れのためには、古い蔵書のうち複数あるものなどを除籍しなくてはいけなく

なっています。当方が利用するまちの図書館もそうでありまして、毎日のよう

に除籍した本が、どうぞお持ちくださいと並んでいます。

 図書館のヘビーユーザーの中には、この除籍本コーナーを楽しみにしている

人がいて、それを目当てに図書館が開くのを待つ人もいるようです。

そうしたヘビーユーザーから、こんなのがありましたわと回してもらったのが、

次のものであります。

  雑誌「ポパイ」の創刊は1976年6月に、当時の平凡出版からでて、翌年3月

から月二回の形になったとのことです。当時の男性雑誌といえば「平凡パンチ

などはあったのですが、女性のヌードを掲載しない雑誌というのは、あまり

なかったか、これがはじめてだったのかな。

 当方はすでに就職をしていましたし、田舎育ちで野暮ったい人間でありまし

たので「ポパイ」を手にすることもなしでした。むしろそれからあとにでた

「ブルータス」のほうが、当方の趣味にあった特集を組んでいたように思い

ます。

 とはいうものの、今も続いている「ブルータス」よりも、消えてしまった

「ポパイ」のほうが、当時の若い人にはインパクトがありましたでしょう。

本の作り方も、外部のスタッフ・ライター(というかそのジャンルに強い素人

さん)が参画するという斬新なものでした。

 この本の冒頭のところで赤田さん(1961年生まれ)は、「『ポパイ』の黄金

時代を体験するには創刊2号から50号を読めば良い」と書いて、それをこの本

の結論としています。

 赤田さんの個人的な「ポパイ」体験についてです。

「高校でも『ポパイ』は評判になっていきました。
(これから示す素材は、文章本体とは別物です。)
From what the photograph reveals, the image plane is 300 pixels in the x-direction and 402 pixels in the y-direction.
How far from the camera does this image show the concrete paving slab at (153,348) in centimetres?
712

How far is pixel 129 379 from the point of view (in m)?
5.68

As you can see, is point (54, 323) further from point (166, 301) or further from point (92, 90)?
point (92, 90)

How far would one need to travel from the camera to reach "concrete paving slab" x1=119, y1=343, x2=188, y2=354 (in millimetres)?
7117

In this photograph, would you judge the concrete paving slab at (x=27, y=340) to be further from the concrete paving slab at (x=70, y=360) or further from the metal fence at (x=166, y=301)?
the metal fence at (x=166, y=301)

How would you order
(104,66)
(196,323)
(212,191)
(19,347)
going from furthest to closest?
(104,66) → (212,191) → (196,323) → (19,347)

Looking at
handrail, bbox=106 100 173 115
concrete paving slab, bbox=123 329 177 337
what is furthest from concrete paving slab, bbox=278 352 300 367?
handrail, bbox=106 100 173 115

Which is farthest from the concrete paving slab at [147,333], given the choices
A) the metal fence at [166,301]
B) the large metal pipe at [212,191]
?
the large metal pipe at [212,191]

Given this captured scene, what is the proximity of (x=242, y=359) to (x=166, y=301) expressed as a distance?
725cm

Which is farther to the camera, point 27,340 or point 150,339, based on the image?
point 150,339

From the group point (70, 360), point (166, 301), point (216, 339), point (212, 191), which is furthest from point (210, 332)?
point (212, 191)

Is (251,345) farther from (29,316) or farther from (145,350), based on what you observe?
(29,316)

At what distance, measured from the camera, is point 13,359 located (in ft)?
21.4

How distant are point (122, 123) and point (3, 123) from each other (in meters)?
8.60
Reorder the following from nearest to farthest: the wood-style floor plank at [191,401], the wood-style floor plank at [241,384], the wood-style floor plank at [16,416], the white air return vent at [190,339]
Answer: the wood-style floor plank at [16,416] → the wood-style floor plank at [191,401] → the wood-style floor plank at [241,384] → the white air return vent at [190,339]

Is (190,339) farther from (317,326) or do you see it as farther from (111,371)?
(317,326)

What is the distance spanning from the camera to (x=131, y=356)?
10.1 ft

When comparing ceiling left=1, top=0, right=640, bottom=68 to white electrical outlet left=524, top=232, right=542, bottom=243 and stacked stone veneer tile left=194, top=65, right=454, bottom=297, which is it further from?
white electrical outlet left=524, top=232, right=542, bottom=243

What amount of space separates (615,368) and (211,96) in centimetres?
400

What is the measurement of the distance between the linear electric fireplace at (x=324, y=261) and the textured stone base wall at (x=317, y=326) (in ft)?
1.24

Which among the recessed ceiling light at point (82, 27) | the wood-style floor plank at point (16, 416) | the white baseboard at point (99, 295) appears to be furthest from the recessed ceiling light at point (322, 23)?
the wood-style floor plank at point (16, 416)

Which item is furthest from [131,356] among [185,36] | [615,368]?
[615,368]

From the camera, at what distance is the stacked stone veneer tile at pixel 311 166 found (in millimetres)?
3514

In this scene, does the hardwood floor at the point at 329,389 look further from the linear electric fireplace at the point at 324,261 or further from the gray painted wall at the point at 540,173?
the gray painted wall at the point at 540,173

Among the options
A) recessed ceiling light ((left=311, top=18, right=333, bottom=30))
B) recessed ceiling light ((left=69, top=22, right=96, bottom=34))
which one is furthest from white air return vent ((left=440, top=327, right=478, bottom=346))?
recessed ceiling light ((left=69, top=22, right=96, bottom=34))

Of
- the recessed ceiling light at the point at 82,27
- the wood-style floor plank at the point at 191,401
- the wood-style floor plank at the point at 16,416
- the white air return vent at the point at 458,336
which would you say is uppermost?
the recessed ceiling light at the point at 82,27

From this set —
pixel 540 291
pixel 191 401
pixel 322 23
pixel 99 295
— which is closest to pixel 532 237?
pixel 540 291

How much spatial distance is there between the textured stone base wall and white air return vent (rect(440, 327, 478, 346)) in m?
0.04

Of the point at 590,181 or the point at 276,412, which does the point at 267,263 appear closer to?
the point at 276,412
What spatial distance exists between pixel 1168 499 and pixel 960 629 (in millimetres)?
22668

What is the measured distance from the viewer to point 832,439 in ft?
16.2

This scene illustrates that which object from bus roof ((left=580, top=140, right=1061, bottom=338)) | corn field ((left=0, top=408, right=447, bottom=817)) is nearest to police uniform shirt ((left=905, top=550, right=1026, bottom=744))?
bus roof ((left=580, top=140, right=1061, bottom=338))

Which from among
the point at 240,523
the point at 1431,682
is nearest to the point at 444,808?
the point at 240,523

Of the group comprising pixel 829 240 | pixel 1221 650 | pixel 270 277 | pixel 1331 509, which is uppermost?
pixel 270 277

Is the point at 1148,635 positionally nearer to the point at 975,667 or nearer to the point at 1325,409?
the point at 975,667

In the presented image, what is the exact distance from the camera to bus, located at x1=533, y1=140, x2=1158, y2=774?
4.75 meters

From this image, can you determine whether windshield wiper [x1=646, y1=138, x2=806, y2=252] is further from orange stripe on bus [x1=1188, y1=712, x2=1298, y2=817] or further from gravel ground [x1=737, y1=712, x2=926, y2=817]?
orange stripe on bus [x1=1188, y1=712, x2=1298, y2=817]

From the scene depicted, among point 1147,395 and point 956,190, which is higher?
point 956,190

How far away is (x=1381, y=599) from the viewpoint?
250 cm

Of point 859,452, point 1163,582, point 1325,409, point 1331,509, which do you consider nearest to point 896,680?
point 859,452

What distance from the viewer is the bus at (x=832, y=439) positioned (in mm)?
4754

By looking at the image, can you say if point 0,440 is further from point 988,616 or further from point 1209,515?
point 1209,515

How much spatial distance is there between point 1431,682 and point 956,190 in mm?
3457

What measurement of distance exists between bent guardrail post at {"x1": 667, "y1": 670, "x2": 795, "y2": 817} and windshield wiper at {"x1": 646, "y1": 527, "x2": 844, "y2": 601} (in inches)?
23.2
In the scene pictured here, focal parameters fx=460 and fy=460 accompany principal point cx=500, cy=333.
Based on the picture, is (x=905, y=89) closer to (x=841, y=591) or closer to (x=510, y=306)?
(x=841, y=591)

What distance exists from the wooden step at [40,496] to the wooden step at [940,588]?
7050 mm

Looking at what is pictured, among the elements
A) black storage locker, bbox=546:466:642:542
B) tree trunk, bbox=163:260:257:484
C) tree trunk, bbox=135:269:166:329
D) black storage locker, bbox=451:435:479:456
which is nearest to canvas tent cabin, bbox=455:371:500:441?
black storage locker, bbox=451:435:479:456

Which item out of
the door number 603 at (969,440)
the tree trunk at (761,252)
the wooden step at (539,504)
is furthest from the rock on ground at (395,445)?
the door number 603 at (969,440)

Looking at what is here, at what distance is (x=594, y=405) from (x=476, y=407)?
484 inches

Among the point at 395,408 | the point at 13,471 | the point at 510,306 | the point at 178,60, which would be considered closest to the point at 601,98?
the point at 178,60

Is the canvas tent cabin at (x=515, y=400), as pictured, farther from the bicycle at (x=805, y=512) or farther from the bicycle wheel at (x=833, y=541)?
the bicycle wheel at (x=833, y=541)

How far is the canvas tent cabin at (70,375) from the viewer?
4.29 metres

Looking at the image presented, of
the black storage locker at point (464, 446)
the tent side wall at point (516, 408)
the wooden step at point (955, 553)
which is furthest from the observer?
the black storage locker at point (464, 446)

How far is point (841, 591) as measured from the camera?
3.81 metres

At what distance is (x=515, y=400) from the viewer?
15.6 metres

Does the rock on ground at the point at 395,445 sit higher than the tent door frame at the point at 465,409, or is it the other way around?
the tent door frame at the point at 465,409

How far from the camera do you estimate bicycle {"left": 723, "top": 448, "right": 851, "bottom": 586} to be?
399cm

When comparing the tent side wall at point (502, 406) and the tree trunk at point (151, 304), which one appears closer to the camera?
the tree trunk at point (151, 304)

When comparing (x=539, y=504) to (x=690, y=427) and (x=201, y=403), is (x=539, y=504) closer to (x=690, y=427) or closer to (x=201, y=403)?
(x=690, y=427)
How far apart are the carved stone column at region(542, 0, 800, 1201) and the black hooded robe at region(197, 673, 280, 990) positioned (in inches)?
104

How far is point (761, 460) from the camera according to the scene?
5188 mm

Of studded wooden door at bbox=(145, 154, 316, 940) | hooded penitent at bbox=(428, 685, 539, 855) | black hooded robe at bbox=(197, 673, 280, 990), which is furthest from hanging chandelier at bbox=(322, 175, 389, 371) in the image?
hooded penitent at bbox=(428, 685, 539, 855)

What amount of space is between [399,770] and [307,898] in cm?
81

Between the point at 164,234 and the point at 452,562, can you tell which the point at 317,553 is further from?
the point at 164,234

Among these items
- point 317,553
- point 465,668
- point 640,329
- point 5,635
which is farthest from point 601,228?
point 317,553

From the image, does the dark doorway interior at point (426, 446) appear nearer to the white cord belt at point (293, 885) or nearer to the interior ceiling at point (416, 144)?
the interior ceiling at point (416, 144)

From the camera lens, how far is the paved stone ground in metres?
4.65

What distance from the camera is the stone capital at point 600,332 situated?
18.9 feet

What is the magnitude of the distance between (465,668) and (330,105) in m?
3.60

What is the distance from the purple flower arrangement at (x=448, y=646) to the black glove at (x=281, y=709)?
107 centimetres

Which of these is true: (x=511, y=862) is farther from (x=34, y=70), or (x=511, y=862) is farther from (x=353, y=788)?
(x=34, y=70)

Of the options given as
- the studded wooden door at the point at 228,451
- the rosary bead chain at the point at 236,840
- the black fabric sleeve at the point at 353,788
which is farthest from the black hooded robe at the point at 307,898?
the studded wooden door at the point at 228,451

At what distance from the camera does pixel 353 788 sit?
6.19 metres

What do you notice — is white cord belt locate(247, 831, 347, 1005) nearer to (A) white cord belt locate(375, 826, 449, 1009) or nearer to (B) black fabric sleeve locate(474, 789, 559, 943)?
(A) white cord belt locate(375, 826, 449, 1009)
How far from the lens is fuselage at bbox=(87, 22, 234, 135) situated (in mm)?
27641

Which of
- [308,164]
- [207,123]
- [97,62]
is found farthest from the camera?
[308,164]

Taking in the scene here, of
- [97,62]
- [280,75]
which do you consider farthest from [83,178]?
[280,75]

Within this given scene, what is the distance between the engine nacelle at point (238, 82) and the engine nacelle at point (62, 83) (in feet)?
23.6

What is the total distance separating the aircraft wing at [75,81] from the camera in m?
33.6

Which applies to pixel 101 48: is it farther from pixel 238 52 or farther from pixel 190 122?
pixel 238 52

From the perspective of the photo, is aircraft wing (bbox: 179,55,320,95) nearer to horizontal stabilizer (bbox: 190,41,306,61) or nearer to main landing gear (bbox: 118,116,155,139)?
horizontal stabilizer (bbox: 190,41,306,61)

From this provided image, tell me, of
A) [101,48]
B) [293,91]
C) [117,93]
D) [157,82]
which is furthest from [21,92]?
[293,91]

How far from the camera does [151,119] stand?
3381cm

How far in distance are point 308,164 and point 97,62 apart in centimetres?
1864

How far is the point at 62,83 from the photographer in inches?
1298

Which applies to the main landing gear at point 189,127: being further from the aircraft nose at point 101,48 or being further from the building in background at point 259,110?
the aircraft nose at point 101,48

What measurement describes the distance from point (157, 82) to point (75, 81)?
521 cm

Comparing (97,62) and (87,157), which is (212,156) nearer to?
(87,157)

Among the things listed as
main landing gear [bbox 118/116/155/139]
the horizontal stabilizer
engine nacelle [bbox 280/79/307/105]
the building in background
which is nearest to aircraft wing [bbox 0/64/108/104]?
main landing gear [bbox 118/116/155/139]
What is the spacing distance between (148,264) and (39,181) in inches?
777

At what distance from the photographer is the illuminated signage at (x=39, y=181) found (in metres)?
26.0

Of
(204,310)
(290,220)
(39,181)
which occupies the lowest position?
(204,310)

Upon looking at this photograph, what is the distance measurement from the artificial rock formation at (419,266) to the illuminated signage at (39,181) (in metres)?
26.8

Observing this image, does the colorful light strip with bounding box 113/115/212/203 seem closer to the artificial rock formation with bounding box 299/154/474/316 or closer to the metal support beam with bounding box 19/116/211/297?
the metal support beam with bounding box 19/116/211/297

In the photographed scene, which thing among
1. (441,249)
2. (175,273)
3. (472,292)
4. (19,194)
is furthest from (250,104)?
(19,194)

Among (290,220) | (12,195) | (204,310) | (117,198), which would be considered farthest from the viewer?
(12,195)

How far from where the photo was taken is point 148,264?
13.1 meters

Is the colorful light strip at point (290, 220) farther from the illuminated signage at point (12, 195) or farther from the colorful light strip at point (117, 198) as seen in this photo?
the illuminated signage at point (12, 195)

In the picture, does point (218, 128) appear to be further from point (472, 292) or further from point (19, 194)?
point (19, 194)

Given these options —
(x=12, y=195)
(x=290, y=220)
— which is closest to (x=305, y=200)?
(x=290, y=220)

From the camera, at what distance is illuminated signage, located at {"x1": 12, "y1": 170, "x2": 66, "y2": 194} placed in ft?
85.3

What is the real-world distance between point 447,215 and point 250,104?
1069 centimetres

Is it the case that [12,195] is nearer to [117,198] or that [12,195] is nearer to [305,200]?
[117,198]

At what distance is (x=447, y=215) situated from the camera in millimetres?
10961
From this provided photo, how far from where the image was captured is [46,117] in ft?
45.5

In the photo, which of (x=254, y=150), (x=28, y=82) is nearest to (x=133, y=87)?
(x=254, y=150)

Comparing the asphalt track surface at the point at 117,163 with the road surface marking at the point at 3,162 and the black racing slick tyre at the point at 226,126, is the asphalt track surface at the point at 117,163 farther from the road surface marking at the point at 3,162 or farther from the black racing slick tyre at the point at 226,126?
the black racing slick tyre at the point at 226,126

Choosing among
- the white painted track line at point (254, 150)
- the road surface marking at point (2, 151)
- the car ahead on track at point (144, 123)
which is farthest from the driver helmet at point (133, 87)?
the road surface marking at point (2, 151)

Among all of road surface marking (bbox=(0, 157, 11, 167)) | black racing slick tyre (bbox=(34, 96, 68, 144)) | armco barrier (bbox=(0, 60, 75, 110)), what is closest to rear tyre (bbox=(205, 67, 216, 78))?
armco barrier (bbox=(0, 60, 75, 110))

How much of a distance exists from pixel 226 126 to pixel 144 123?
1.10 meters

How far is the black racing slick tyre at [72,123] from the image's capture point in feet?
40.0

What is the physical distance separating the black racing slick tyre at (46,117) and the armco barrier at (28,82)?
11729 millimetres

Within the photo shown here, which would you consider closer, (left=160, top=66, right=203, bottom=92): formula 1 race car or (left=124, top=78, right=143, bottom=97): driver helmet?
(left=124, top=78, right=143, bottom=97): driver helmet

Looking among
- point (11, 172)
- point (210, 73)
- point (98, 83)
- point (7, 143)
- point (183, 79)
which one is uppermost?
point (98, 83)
立教高校という、中小企業

の社長の息子など、お坊ちゃん系の集まる私立の男子校だったことも関係ある

のでしょうが、発売日には、クラスで4、5人が、休み時間に熱心に『ポパイ』

を読んでいたことが思い出されます。校庭では、青空の下、フリスビーが円を

描いていましたし、リーバイスの501やオシュコシュのダンガリーシャツ

ついて熱く語るポパイ小僧と言うべき遊び人も、実際いました。

初期の『ポパイ』には、一種独特のにおいと質感がありました。」

 「ポパイ」の黄金時代を築いた木滑編集長は立教のOBでありまして、この

雑誌の雰囲気というのは、赤田さんがいうところの東京の「お坊ちゃん系私立

男子校」のものでありますか。

 それだもの当方には縁がないさね。

 当時の立教OBといえば細野晴臣さん、女性でいえば荒井由実さんがいるの

ですが、70年代初めころに「はっぴいえんど」になじめなかったのも、こう

いう背景を感じとったからでしょうか。